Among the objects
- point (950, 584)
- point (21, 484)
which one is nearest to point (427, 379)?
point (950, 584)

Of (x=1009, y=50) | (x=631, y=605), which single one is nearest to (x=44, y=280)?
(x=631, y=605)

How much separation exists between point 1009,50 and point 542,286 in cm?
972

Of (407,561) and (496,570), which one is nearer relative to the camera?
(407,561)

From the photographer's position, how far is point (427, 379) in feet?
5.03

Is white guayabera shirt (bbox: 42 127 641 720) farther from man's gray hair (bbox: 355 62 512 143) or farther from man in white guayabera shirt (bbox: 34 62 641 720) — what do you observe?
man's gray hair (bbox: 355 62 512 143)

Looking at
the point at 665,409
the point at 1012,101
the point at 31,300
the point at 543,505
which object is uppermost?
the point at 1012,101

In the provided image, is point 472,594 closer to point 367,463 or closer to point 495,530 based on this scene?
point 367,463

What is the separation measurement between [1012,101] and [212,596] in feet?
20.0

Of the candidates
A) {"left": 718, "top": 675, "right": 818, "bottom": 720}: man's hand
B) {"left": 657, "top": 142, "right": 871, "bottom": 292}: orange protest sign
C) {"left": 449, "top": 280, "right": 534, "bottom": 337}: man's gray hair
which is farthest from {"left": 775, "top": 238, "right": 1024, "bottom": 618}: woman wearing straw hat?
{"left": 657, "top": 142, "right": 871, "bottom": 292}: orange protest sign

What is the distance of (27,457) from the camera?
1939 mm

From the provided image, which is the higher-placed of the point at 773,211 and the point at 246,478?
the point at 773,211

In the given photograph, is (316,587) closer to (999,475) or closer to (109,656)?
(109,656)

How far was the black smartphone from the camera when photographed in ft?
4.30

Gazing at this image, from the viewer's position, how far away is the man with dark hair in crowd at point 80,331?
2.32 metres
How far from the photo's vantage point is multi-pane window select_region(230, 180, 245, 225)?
__________
- Task requirements -
Update the records above by replacing each occurrence of "camera" with "lens". Leave all other text unchanged.

- Final answer -
Among the objects
- point (950, 584)
- point (21, 484)
which one is nearest to point (427, 379)?
point (950, 584)

Of (x=1009, y=50) | (x=631, y=605), which single one is nearest to (x=44, y=280)?
(x=631, y=605)

How much separation exists between point 1009,50 and point 542,286 in cm?
972

Of (407,561) and (496,570), which one is nearer relative to the lens?
(407,561)

From the photographer's position, how far is point (427, 379) in feet?
5.03

Is white guayabera shirt (bbox: 42 127 641 720) farther from man's gray hair (bbox: 355 62 512 143) or farther from man in white guayabera shirt (bbox: 34 62 641 720) — what do you observe?
man's gray hair (bbox: 355 62 512 143)

Looking at
the point at 665,409
the point at 1012,101
the point at 31,300
the point at 543,505
which object is uppermost?
the point at 1012,101

In the provided image, is point 472,594 closer to point 367,463 or closer to point 495,530 based on this scene?
point 367,463

What is the separation measurement between [1012,101] and [212,596] in feet?
20.0

Of the candidates
A) {"left": 718, "top": 675, "right": 818, "bottom": 720}: man's hand
B) {"left": 657, "top": 142, "right": 871, "bottom": 292}: orange protest sign
C) {"left": 449, "top": 280, "right": 534, "bottom": 337}: man's gray hair
which is farthest from {"left": 775, "top": 238, "right": 1024, "bottom": 618}: woman wearing straw hat?
{"left": 657, "top": 142, "right": 871, "bottom": 292}: orange protest sign

What is the distance of (27,457) from the lens?
1939 mm

From the provided image, which is the higher-placed of the point at 773,211 and the point at 246,478?
the point at 773,211

In the given photograph, is (316,587) closer to (999,475) or closer to (109,656)?
(109,656)

How far was the black smartphone from the lens when photographed in ft?
4.30

Gazing at this image, from the viewer's position, how far away is the man with dark hair in crowd at point 80,331?
2.32 metres
How far from the photo's vantage point is multi-pane window select_region(230, 180, 245, 225)?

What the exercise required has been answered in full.